--- DATA FOR PROCESSING Enclosed Below ---

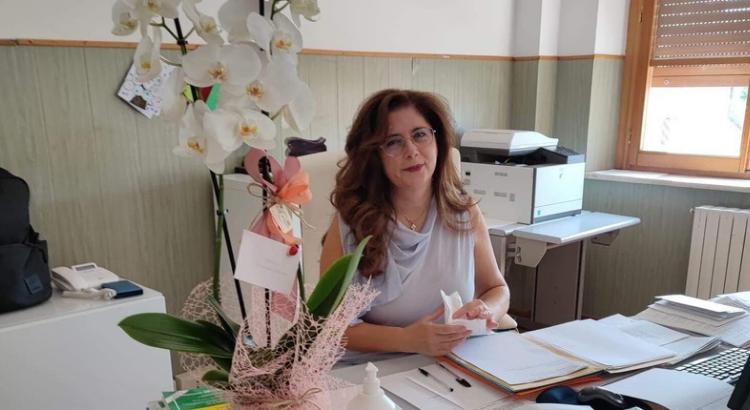 """Prof.ssa Vanna D'Onghia: la nuova Preside dell'I.C. """"Gallo-Positano"""""""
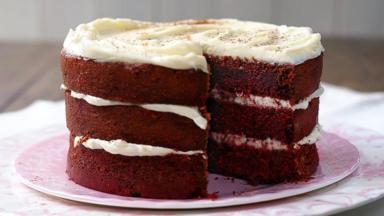 post-image-Cannabis cake gift eaten by unwitting Warrington nurse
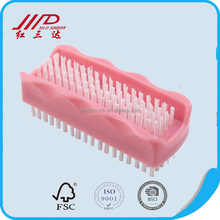 Double-side pink nail cleaning brush, fashionable plastic nail dust brush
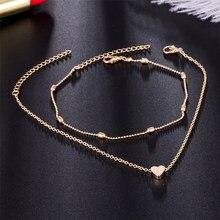 Heart Shape Ankle Bracelet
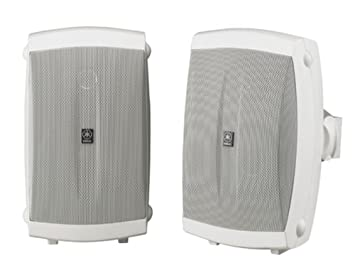 Yamaha NS AW150WH 2 Way Indoor Outdoor Speakers Pair White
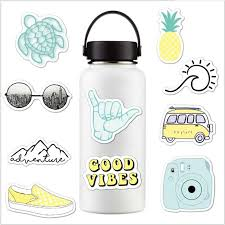 Vsco Stickers Pack 10pcs Cute Stickers Aesthetic Stickers Vinyl Vsco Decals For Hydro Flask Water Bottle Teens Girls Laptop Ipad Laptop Skins Aliexpress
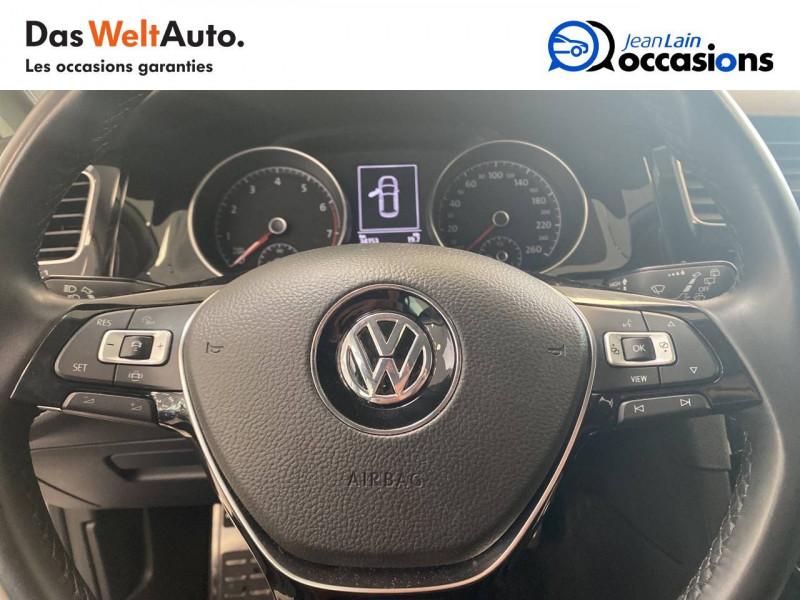 Volkswagen Golf VII Golf 1.0 TSI 115 BVM6 Connect 5p Gris occasion à Seyssinet-Pariset - photo n°12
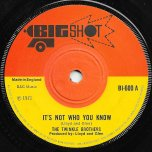 Its Not Who You Know / I Need Someone - Twinkle Brothers / The Ethiopians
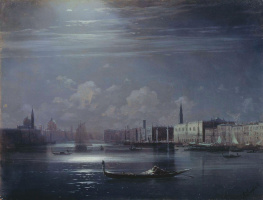 Night landscape. Venice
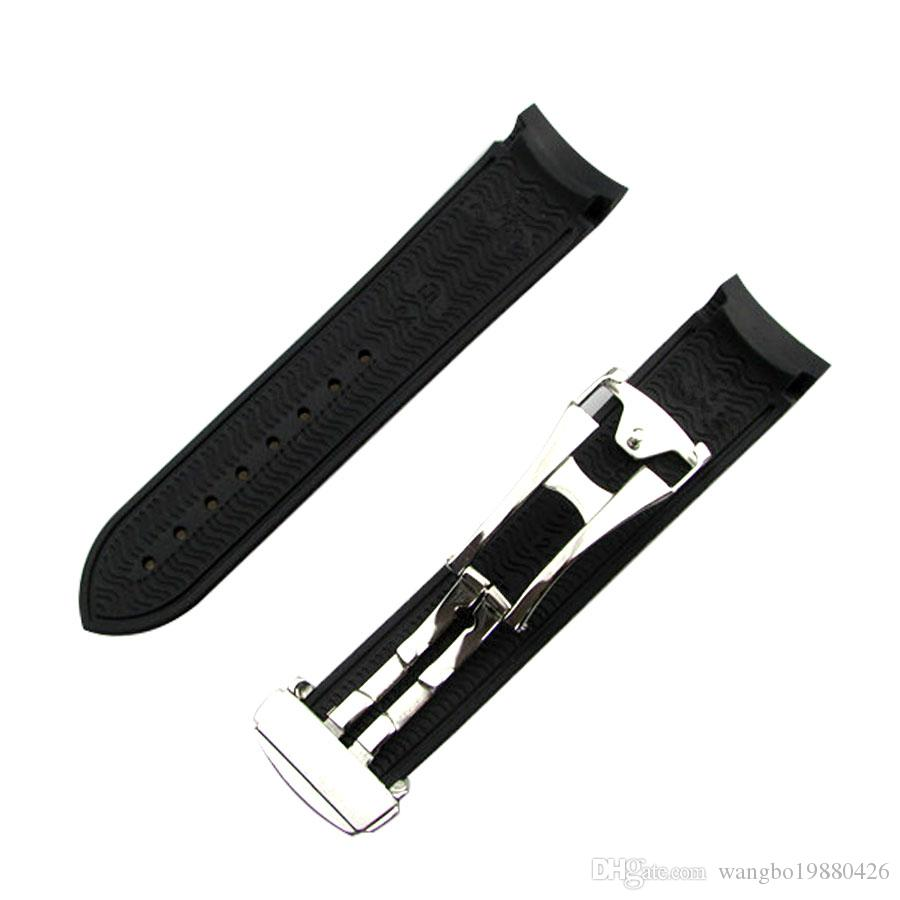 20mm NEW Black Diver Rubber band strap with deployment clasp For Omega Watch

--- End of Enclosed DATA FOR PROCESSING ---

ASSIGNED TASK: None of the pictures should be copied, but every record above must be restated in full.

RESPONSE TO THIS EXERCISE:
 """Prof.ssa Vanna D'Onghia: la nuova Preside dell'I.C. """"Gallo-Positano"""""""
 post-image-Cannabis cake gift eaten by unwitting Warrington nurse
 Double-side pink nail cleaning brush, fashionable plastic nail dust brush
 Heart Shape Ankle Bracelet
 Yamaha NS AW150WH 2 Way Indoor Outdoor Speakers Pair White
 Vsco Stickers Pack 10pcs Cute Stickers Aesthetic Stickers Vinyl Vsco Decals For Hydro Flask Water Bottle Teens Girls Laptop Ipad Laptop Skins Aliexpress
 Volkswagen Golf VII Golf 1.0 TSI 115 BVM6 Connect 5p Gris occasion à Seyssinet-Pariset - photo n°12
 Its Not Who You Know / I Need Someone - Twinkle Brothers / The Ethiopians
 Night landscape. Venice
 20mm NEW Black Diver Rubber band strap with deployment clasp For Omega Watch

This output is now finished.